Torture en Argentine: la Cour de cassation se prononce sur l'extradition de Sandoval
La Cour de cassation se prononce mercredi sur la demande de la justice argentine de lui livrer Mario Alfredo Sandoval, un ancien policier installé en France qu'elle soupçonne d'avoir été un tortionnaire durant la dictature militaire (1976-1983).
La justice argentine avait lancé un mandat d'arrêt en 2012 contre cet homme exilé en France après la chute de la junte et qui a obtenu la nationalité française depuis.
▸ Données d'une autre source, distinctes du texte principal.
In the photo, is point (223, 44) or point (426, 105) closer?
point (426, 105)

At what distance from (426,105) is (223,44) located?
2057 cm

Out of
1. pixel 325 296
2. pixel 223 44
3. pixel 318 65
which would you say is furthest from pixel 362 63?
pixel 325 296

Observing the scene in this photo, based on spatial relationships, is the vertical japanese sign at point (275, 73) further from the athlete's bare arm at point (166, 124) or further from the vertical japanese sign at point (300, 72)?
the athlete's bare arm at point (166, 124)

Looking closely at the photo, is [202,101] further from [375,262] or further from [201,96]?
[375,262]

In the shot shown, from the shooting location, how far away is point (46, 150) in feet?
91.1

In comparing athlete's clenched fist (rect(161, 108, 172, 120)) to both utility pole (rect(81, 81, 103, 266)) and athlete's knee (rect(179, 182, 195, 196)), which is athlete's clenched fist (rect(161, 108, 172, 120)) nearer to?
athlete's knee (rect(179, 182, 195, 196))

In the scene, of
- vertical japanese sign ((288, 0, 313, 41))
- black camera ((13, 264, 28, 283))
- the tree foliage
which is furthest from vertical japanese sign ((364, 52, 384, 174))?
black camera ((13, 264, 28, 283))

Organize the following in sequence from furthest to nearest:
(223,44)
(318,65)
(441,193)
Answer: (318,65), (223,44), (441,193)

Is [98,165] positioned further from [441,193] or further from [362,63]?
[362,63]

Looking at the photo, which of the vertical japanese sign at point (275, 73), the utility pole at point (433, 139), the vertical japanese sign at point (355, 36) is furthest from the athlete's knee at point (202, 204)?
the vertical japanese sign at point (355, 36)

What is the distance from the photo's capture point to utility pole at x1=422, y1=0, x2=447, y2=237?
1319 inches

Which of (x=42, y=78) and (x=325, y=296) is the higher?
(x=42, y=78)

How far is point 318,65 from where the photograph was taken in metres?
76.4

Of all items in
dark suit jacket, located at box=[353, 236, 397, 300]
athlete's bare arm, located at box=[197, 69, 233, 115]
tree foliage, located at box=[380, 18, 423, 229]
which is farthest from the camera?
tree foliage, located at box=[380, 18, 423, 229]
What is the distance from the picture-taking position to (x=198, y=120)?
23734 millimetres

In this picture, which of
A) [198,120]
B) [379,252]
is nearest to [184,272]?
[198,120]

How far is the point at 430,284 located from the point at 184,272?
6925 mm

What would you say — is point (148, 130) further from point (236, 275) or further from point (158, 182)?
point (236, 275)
Alors que le mandat d'arrêt visait plusieurs faits de meurtres, tortures et séquestrations, la cour d'appel de Paris avait émis un avis favorable le 28 mai 2014 mais sur un seul point: l'enlèvement le 30 octobre 1976 d'Hernan Abriata, un étudiant en architecture qui ne devait plus jamais donner signe de vie.
Les faits reprochés par l'Argentine à Sandoval se seraient déroulés à l'Ecole de mécanique de la marine (Esma), un centre de torture emblématique de la dictature où ont disparu quelque 5.000 personnes, souvent jetées depuis des avions dans le Rio de la Plata.
Mario Sandoval, qui conteste les faits, s'est tourné vers la Cour de cassation. Si les magistrats donnent gain de cause à l'Argentine, la procédure ne serait pas terminée, l'extradition elle-même étant ordonnée par un décret du Premier ministre, susceptible de recours devant le Conseil d'Etat.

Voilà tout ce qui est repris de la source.